Tot recent in Ostuni. Een workshop over theater en jezelf zijn - alsof je jezelf kunt ontlopen. Een week lang opgesloten met mijn eigen, zonder de zoete afleidingen.(oké ik beken er was wel een beetje taart) Geen internet om weg te vluchten zoals een haas voor de jager, geen schermen om achter te verdwijnen als mist in de ochtend. Alleen ik en mijn rottige gevoelens - twee gewonde beesten die in de kooi van mijn schedel rondcirkelen, ruiken naar angst en oude pijn.

En daar, tussen de kalkstenen van Ostuni die duizend zomers hadden gedronken, begon Rogers door mijn huid te sijpelen zoals regen door droge aarde. Zijn woorden werden vlees dat zich aan mijn ribben hechtte, werden bloed dat door mijn aderen gutste als wijn door de kelders van een oud klooster, werden waarheid die zich in mijn binnenste nestelde en daar wortel schoot, diep en donker en onvermijdelijk.

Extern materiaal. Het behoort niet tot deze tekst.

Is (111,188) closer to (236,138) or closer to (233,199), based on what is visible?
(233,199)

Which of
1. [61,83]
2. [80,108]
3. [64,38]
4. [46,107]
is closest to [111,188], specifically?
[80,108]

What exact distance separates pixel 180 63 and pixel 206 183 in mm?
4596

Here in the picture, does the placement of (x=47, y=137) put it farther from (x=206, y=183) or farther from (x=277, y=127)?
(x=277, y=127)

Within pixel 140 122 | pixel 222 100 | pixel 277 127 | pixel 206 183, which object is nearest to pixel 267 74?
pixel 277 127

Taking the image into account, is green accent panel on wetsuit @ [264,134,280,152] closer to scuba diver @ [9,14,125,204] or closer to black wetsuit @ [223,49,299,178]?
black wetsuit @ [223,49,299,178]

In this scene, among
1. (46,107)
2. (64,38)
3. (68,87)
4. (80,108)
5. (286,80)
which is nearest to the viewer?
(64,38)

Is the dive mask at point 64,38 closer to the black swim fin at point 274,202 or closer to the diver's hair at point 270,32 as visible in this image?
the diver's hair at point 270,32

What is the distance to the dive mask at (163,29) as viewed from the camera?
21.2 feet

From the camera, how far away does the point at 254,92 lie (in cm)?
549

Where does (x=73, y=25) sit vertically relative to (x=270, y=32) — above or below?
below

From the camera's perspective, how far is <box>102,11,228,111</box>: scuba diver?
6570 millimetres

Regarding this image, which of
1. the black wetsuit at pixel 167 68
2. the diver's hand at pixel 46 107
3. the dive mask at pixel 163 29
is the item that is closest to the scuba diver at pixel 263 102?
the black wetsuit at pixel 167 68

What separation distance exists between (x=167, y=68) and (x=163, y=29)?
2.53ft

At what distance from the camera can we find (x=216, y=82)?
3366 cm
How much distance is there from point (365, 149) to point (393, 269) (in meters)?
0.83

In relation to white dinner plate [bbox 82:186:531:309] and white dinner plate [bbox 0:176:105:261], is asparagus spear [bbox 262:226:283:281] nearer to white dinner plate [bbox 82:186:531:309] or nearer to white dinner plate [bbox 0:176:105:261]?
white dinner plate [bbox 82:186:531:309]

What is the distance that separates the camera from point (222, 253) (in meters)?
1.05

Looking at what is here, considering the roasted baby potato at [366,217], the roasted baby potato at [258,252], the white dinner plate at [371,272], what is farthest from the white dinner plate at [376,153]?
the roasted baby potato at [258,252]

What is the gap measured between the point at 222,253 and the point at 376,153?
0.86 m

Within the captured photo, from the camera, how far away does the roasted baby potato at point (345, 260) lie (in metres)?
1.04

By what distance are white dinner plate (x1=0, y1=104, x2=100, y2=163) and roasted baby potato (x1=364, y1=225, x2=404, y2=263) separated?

"Als ik mezelf aanvaard zoals ik ben, dan kan ik veranderen" - Carl Rogers

Die zin klopt als een vuist op een oog. Kennen jullie dat? Hoe meer je tegen jezelf vecht, hoe verder je van jezelf wegdrijft. Maar op het moment dat je zegt: "Oké, dit ben ik dan. Met al mijn rotzooi erbij" - dan gebeurt er iets. Dan krijg je lucht. Niet om het op te geven, maar om écht te bewegen. Vanuit zachtheid, niet vanuit oorlog tegen jezelf.

In mijn praktijk zie ik dit constant. Rogers zijn theorie over het zelf en het ideale zelf - dat toont precies aan waarom zoveel mensen vastzitten. En hoe je weer los kunt komen.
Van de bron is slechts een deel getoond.